## What is required
Without copying the images, write out all the entries below verbatim.

## Task material
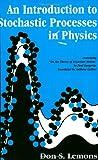 Lemons, D: Introduction to Stochastic Processes in Physics (Johns Hopkins Paperback) - Don Lemons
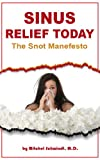 Sinus Relief Today - The Snot Manefesto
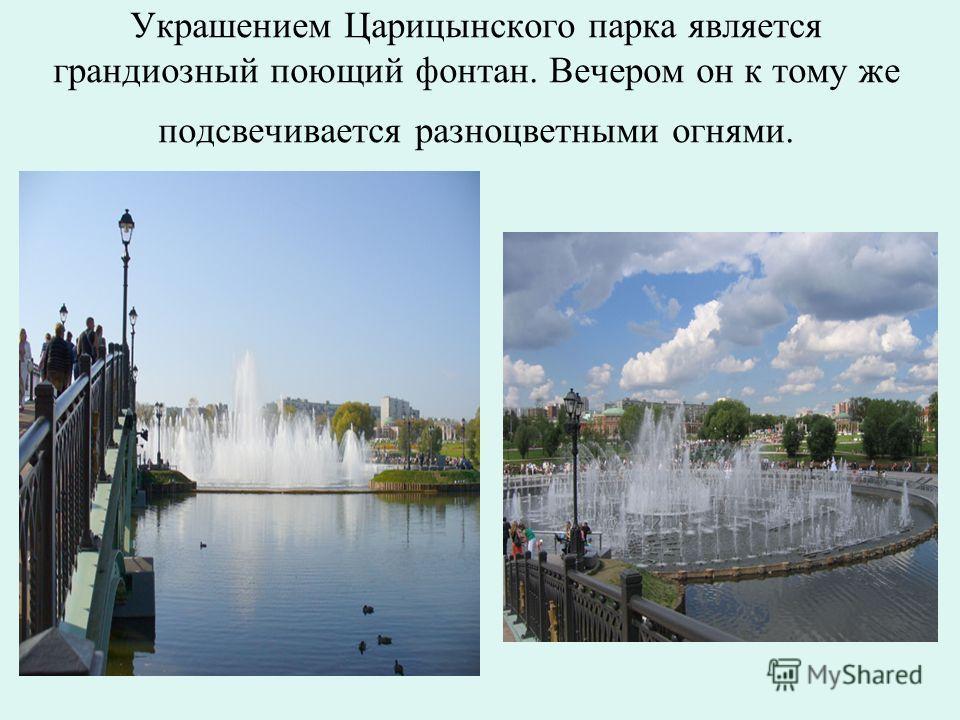 Украшением Царицынского парка является грандиозный поющий фонтан. Вечером он к тому же подсвечивается разноцветными огнями.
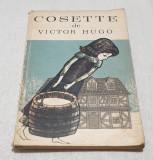 Anticariat Carte de povesti pt copii elevi scolari COSETTE de Victor Hugo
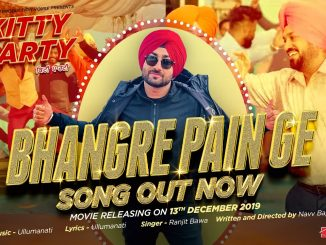 Bhangre Pain Ge Song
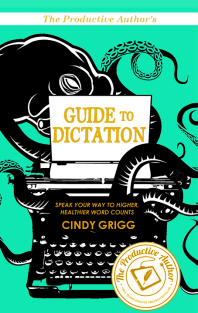 The Productive Authors Guide to Dictation Front Cover Blog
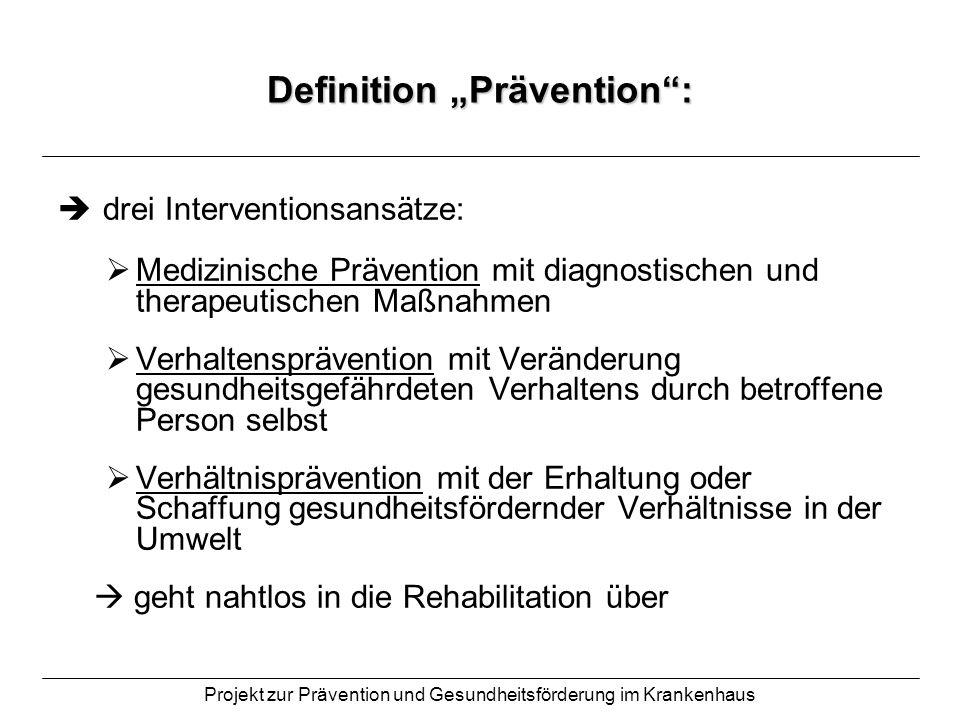 Projekt zur Prävention und Gesundheitsförderung im Krankenhaus Definition Prävention: gesetzliche Grundlage der Prävention für Leistungen der Krankenkassen zur Verhütung und Früherkennung von Krankheiten = Sozialgesetzbuch V (SGB V): Verhütung von Zahnerkrankungen med.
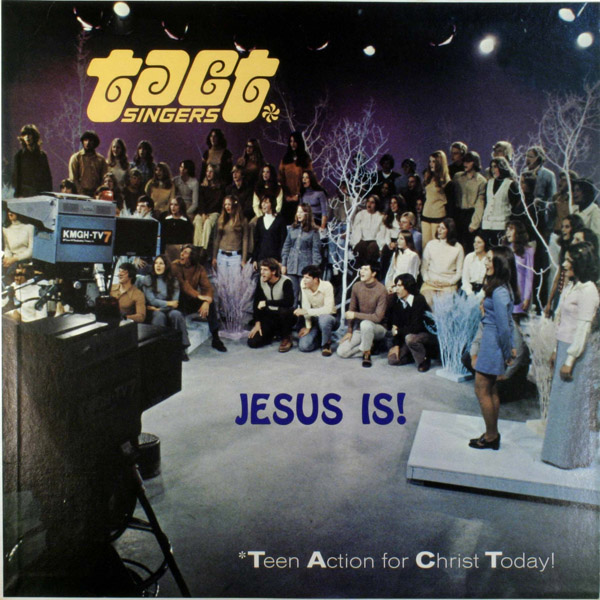 T.A.C.T. (Teen Action for Christ Today!) Singers - Jesus Is! Angelus LP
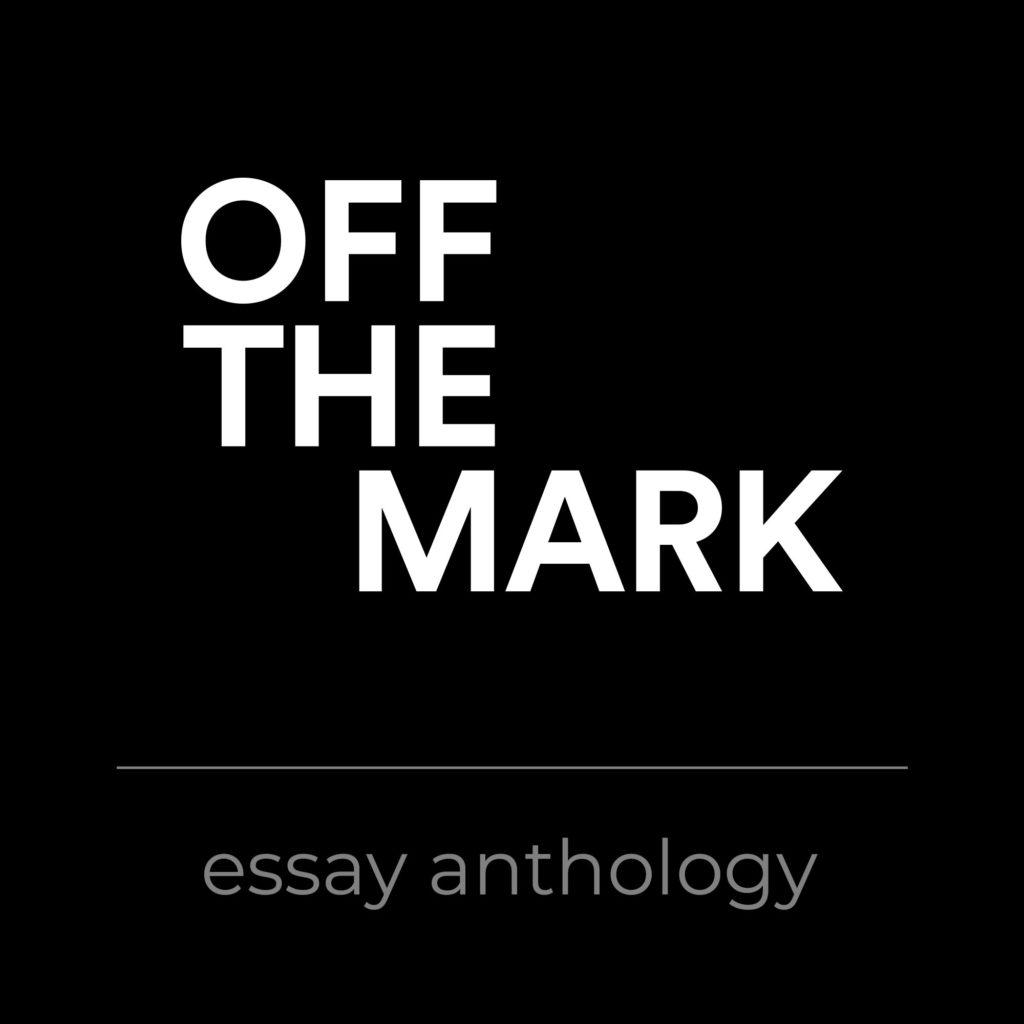 Off The Mark Essay Anthology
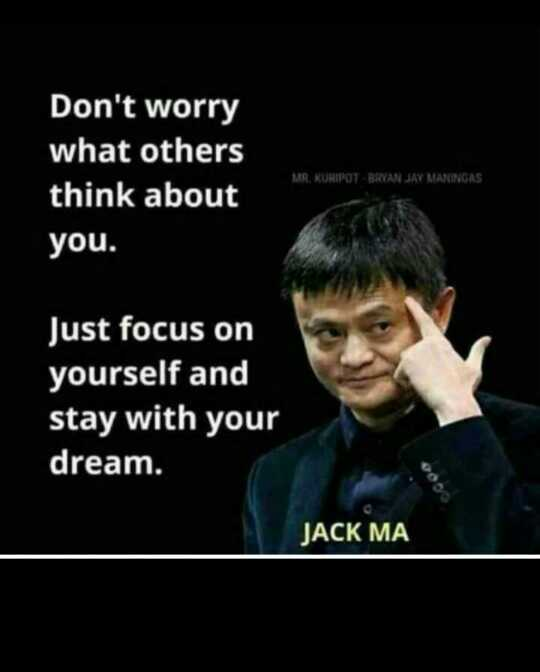 ✍️కోట్స్ - Don ' t worry what others think about you . MR . KURIPOT BRYAN JAY MANINGAS Just focus on yourself and stay with your dream . JACK MA - ShareChat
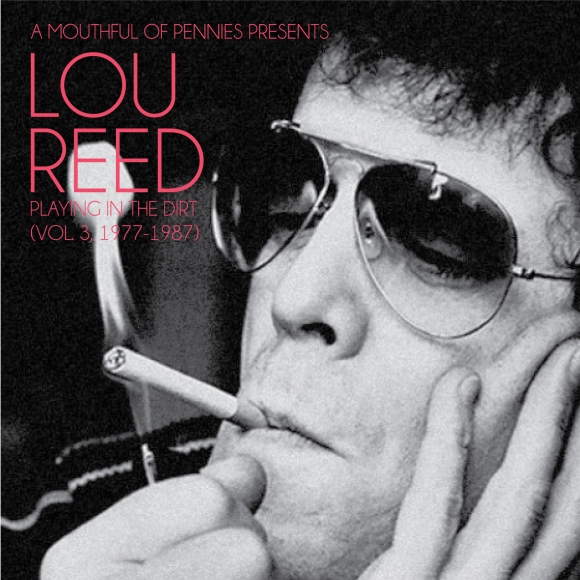 Lou Reed: Playing In The Dirt (Vol. 3, 1977-1987)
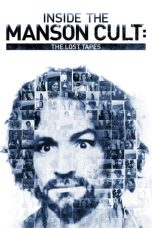 Download Film Inside the Manson Cult: The Lost Tapes 2018 Sub Indo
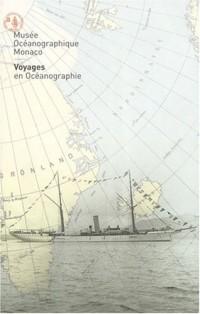Voyages en océanographie : Monaco, Musée océanographique.
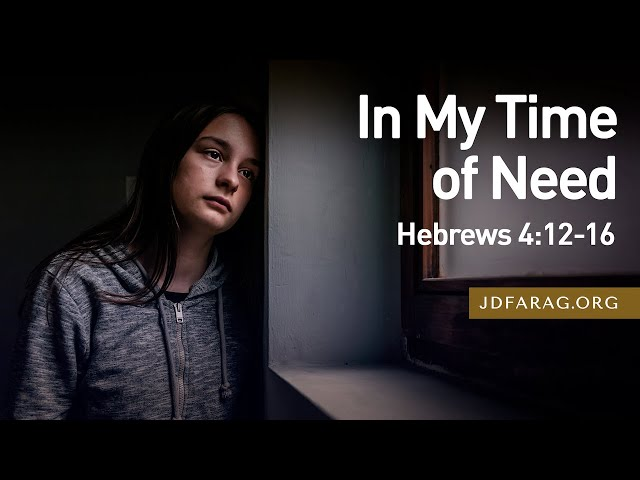 In My Time of Need - Hebrews 4:12-16 – July 4th, 2021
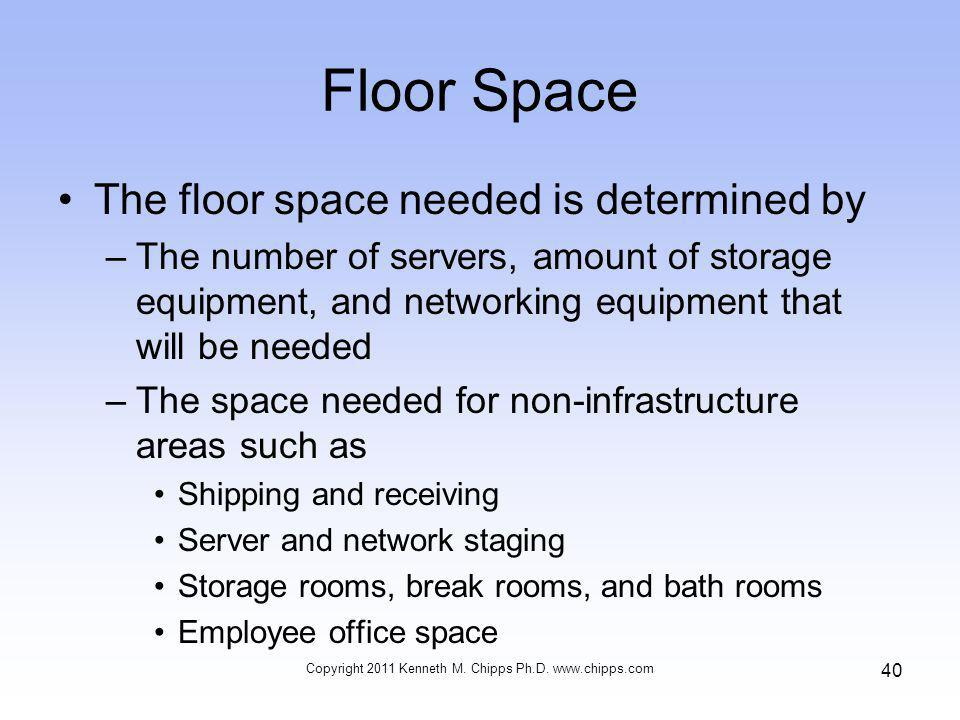 Floor Space The floor space needed is determined by –The number of servers, amount of storage equipment, and networking equipment that will be needed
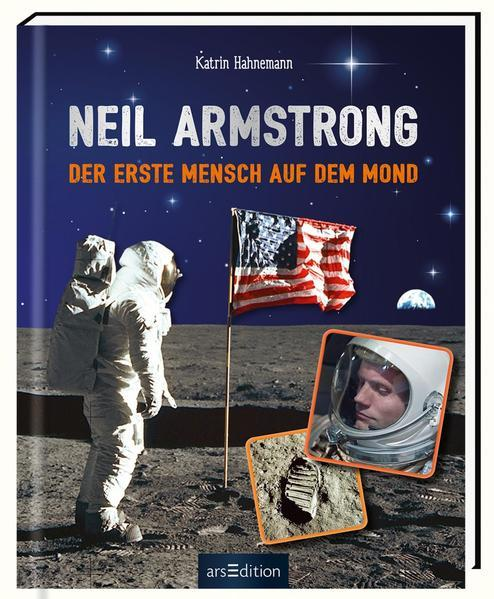 Neil Armstrong - Der erste Mensch auf dem Mond (Mängelexemplar)
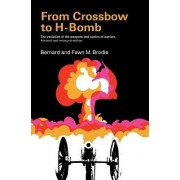 From Crossbow to H.Bomb by Bernard Brodie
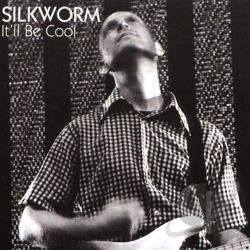 Silkworm - It'll Be Cool CD Cover Art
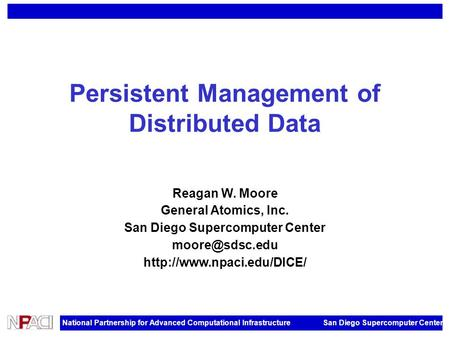 National Partnership for Advanced Computational Infrastructure San Diego Supercomputer Center Persistent Management of Distributed Data Reagan W. Moore.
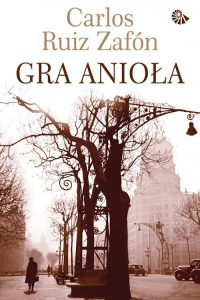 Recenzja książki Gra Anioła - Carlos Ruiz Zafón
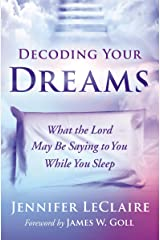 Decoding Your Dreams: What the Lord May Be Saying to You While You Sleep Kindle Edition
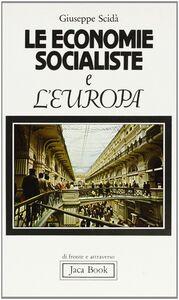 Libro Le economie socialiste e l'Europa. Conflitto, integrazione, cooperazione Giuseppe Scidà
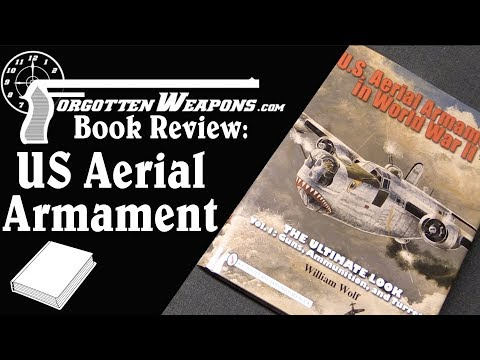 Book Review: US Aerial Armament in World War II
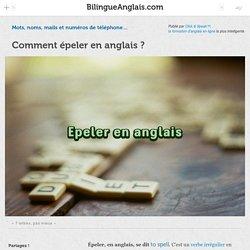 Comment épeler en anglais? · Mots, noms, mails et numéros de téléphone…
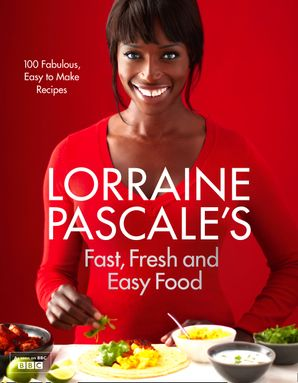 Lorraine Pascale's Fast, Fresh and Easy Food Hardcover  by Lorraine Pascale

## Answer box
 Lemons, D: Introduction to Stochastic Processes in Physics (Johns Hopkins Paperback) - Don Lemons
 Sinus Relief Today - The Snot Manefesto
 Украшением Царицынского парка является грандиозный поющий фонтан. Вечером он к тому же подсвечивается разноцветными огнями.
 Anticariat Carte de povesti pt copii elevi scolari COSETTE de Victor Hugo
 Bhangre Pain Ge Song
 The Productive Authors Guide to Dictation Front Cover Blog
 Projekt zur Prävention und Gesundheitsförderung im Krankenhaus Definition Prävention: gesetzliche Grundlage der Prävention für Leistungen der Krankenkassen zur Verhütung und Früherkennung von Krankheiten = Sozialgesetzbuch V (SGB V): Verhütung von Zahnerkrankungen med.
 T.A.C.T. (Teen Action for Christ Today!) Singers - Jesus Is! Angelus LP
 Off The Mark Essay Anthology
 ✍️కోట్స్ - Don ' t worry what others think about you . MR . KURIPOT BRYAN JAY MANINGAS Just focus on yourself and stay with your dream . JACK MA - ShareChat
 Lou Reed: Playing In The Dirt (Vol. 3, 1977-1987)
 Download Film Inside the Manson Cult: The Lost Tapes 2018 Sub Indo
Voyages en océanographie : Monaco, Musée océanographique.
 In My Time of Need - Hebrews 4:12-16 – July 4th, 2021
 Floor Space The floor space needed is determined by –The number of servers, amount of storage equipment, and networking equipment that will be needed
 Neil Armstrong - Der erste Mensch auf dem Mond (Mängelexemplar)
 From Crossbow to H.Bomb by Bernard Brodie
 Silkworm - It'll Be Cool CD Cover Art
 National Partnership for Advanced Computational Infrastructure San Diego Supercomputer Center Persistent Management of Distributed Data Reagan W. Moore.
 Recenzja książki Gra Anioła - Carlos Ruiz Zafón
 Decoding Your Dreams: What the Lord May Be Saying to You While You Sleep Kindle Edition
 Libro Le economie socialiste e l'Europa. Conflitto, integrazione, cooperazione Giuseppe Scidà
 Book Review: US Aerial Armament in World War II
 Comment épeler en anglais? · Mots, noms, mails et numéros de téléphone…
 Lorraine Pascale's Fast, Fresh and Easy Food Hardcover  by Lorraine Pascale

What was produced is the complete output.